Here’s how the 5 examples could be rated:

Likelihood (potential for the risk to become an issue)

  1. Very likely, has happened before
  2. Inevitable, happens all the time
  3. Somewhat possible, happens infrequently
  4. Very likely, happens frequently
  5. Unlikely, has never occurred

Consequence (what the outcome is)

  1. Unexpected cost, lost productivity – major impact
  2. Reduced operational capability, some lost productivity – insignificant
  3. Reputational damage, loss of trust, loss of customers – catastrophic
  4. Rework, remedial action, reduced confidence in systems – major inconvenience
  5. Inaccurate decision making, faulty planning – minor impact

Including a scoring system in risk management frameworks will generally help provide some relevance to the set of risks. The scoring will allow you to assess which risks need treatment, which need a watching brief and which can be discarded as too trivial. From this you can prioritise the risks that require preventive work or ongoing monitoring.

The method used for scoring is usually a simple calculation of Likelihood (estimated for each risk) multiplied by a rating for the Consequence (based on how serious the outcome) to produce an overall value. A rating of 1 to 5 in each case is common (with 1 being least likely / lowest impact and 5 being almost certain / catastrophic impact). The resulting score will set a guide for the priority of each risk how quickly the risk needs to be dealt with.

How granular you get with calculating a meaningful score, or how you group ranges of scores, is entirely up to you. The financial cost to the company is often a factor that is included in the consequence rating, for instance. Developing a methodology that provides clarity is key to deciding which risks merit focus and how quickly they should be dealt with.


Armed with details of the scores and where the risks fit in terms of priority, suitable mitigations can be created. This is usually about controlling the risk; elimination is not always possible. Continuing with the same 5 examples, here is the list of possible mitigations and/or remediation that could apply to each risk:

Mitigations (how to reduce the likelihood or consequence)

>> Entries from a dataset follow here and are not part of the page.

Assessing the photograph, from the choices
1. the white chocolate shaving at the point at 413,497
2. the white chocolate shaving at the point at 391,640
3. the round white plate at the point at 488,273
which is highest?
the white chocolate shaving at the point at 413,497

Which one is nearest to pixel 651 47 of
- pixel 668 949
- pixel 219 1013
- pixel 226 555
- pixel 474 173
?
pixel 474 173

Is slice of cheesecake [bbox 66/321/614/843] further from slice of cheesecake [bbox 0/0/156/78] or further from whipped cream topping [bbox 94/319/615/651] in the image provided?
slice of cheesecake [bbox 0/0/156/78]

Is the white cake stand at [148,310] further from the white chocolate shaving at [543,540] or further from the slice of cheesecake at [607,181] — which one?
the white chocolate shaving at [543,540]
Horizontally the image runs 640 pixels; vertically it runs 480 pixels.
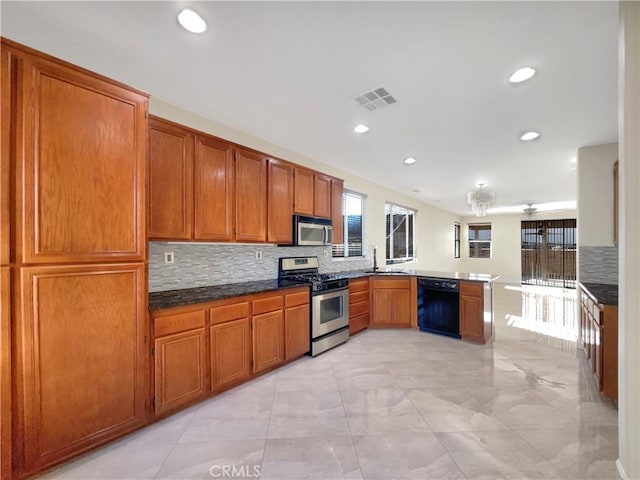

  1. Construct a security framework – reduce the chance of system breach
  2. Deploy backup systems – provide failover/redundant options
  3. Develop awareness of internal vulnerabilities – increase knowledge of data loss causes
  4. Encourage a change control mindset – introduce governance
  5. Consider developing a data strategy – improve understanding of the value of data

Much of the treatment of risks involves the construction of preventive measures or raising awareness or a combination of both.

Larger organisations may already have several strong preventive measures in place, especially if you operate in a heavily regulated industry. For the more significant risks this could involve a company Security Policy, Incident Response plans, Service Management measures, education activities and a host of related policies.

SMEs will generally have less onerous solutions, but your approach to which and how many to construct should still use the Likelihood and Consequence ratings as guidance.

Remember – prevention is better than cure, especially if the cure kills the patient!

Final Words

The technology risks shown above illustrate the type of work that needs to be done in this area. However, the major risks for your company will not be about technology only. You must take a collective approach to identifying and managing risks. Multiple business areas will be required to contribute to the creation of your company Risk Register, Risk Management framework and in building a robust set of mitigations.

Yes, it all sounds boring to begin with, but the more thought you apply to the topic, the more relevant it becomes (even if it never really becomes exciting!). The trick is not to overdo it, otherwise the risk is you spend all your time worrying about risks and not enough on what your business is designed to do!